List of tasks -
**A)** In the review, which actor plays Mortimer Granville in Hysteria?
**B)** Retype the passage of the review starting at "Paolo here, discovering" and ending at "this feather duster.".

Document -
TIFF: "Jeff...," "Hysteria", "Take Shelter" and "Amy George."

[Editor's Note: Apologies from Nathaniel, I've been under the weather and Paolo, who has been so dependable at sending capsules and reviews our way, now has a log jam of them. So many movies to discuss. Enjoy. TIFF wraps this weekend. -Nathaniel R]

Paolo here, discovering that HYSTERIA, a film about inventing the vibrator, isn't based on the recent Broadway play "In the Next Room, or The Vibrator Play" although they tackle the same subject. However, some scenes here still look like you might see them in a stage play, set in offices of upper middle class Londoners. These are  perfectly designed offices, with the requisite deep trendy colours of today's period films. The character played by the unrecognizable Rupert Everett is an electricity geek. A generator occupies his office, a Rube Goldberg like thing connected to a feather duster. However, protagonist Mortimer Granville (a composite of three actual doctors played by Hugh Dancy) sees something else in this feather duster.

Record extracts -
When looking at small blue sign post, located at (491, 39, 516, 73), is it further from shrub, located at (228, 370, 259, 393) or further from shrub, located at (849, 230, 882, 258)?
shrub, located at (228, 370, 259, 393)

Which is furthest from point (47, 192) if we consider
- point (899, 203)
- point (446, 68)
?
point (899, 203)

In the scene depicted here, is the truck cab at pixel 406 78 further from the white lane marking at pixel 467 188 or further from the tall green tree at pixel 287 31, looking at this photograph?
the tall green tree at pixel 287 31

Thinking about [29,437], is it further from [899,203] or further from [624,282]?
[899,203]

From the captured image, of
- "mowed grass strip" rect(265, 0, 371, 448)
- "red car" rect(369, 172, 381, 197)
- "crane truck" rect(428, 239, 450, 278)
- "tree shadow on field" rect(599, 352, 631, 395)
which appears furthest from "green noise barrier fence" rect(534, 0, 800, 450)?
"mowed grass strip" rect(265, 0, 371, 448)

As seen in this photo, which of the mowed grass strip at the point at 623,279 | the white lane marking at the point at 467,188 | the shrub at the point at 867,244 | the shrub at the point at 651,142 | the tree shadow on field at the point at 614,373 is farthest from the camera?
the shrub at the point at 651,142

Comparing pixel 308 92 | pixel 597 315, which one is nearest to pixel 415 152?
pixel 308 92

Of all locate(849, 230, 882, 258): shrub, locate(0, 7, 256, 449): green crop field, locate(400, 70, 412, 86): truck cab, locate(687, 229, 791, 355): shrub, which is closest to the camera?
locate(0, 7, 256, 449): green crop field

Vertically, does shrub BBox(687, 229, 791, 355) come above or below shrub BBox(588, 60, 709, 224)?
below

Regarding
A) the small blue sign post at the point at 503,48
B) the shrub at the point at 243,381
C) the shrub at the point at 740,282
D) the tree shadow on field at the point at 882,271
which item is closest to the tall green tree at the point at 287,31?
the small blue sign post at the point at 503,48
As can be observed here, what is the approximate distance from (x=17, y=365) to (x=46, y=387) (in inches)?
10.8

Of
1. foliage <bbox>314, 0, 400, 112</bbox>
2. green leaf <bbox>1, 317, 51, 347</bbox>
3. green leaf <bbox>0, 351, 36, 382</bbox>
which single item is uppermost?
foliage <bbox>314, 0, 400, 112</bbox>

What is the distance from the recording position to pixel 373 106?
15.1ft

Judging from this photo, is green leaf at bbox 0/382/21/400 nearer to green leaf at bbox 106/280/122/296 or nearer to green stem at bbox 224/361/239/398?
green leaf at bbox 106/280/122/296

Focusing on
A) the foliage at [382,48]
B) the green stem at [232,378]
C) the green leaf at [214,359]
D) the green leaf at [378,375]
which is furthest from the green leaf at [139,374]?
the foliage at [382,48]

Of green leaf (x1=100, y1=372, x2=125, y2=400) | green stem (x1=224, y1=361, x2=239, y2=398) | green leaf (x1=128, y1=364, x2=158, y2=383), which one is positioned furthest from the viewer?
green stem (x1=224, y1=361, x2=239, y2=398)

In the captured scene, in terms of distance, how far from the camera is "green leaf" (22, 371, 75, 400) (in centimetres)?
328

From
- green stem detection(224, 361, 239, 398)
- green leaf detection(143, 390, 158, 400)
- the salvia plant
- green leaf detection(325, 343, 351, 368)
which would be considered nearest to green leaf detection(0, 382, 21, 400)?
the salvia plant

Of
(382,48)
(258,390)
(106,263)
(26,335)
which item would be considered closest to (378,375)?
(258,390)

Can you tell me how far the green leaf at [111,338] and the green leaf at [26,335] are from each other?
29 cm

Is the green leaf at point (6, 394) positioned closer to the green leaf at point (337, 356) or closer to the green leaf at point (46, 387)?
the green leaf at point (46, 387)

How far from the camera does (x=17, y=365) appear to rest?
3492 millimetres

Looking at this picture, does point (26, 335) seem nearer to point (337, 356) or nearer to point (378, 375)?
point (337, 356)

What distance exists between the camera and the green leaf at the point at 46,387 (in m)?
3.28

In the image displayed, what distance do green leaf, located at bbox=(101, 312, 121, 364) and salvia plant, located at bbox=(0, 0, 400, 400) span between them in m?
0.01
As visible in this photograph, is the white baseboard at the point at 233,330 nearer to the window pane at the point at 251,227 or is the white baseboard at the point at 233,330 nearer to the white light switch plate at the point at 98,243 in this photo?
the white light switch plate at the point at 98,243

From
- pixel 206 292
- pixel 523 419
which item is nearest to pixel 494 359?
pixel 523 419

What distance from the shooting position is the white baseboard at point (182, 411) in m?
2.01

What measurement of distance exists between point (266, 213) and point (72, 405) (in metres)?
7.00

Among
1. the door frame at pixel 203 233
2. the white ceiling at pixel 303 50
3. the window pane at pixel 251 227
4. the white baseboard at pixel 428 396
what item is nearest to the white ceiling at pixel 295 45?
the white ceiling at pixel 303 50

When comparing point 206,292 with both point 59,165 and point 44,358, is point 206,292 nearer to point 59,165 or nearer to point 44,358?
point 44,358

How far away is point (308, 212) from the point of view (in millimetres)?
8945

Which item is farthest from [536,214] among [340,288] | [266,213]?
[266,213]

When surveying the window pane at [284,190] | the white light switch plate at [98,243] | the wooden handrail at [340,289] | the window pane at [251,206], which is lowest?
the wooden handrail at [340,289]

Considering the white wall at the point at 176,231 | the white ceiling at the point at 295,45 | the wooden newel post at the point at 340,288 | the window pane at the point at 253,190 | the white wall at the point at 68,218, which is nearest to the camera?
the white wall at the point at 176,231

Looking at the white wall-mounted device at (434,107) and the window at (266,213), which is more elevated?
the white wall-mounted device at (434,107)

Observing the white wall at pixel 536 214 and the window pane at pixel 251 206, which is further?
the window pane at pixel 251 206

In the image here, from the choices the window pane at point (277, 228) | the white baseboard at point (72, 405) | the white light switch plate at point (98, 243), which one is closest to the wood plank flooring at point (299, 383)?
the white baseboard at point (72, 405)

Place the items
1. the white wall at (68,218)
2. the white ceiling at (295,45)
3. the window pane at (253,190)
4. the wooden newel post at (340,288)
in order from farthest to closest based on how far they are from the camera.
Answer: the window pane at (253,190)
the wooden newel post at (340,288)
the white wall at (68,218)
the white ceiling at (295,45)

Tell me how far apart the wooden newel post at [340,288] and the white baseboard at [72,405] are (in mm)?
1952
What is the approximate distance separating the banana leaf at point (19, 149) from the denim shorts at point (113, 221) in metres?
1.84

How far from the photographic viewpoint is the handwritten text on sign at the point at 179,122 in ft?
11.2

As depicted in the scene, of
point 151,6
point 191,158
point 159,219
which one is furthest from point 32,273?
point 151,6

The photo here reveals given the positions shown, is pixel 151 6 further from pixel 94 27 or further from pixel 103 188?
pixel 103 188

Exercise responses -
**A)** Hugh Dancy

**B)**
Paolo here, discovering that HYSTERIA, a film about inventing the vibrator, isn't based on the recent Broadway play "In the Next Room, or The Vibrator Play" although they tackle the same subject. However, some scenes here still look like you might see them in a stage play, set in offices of upper middle class Londoners. These are  perfectly designed offices, with the requisite deep trendy colours of today's period films. The character played by the unrecognizable Rupert Everett is an electricity geek. A generator occupies his office, a Rube Goldberg like thing connected to a feather duster. However, protagonist Mortimer Granville (a composite of three actual doctors played by Hugh Dancy) sees something else in this feather duster.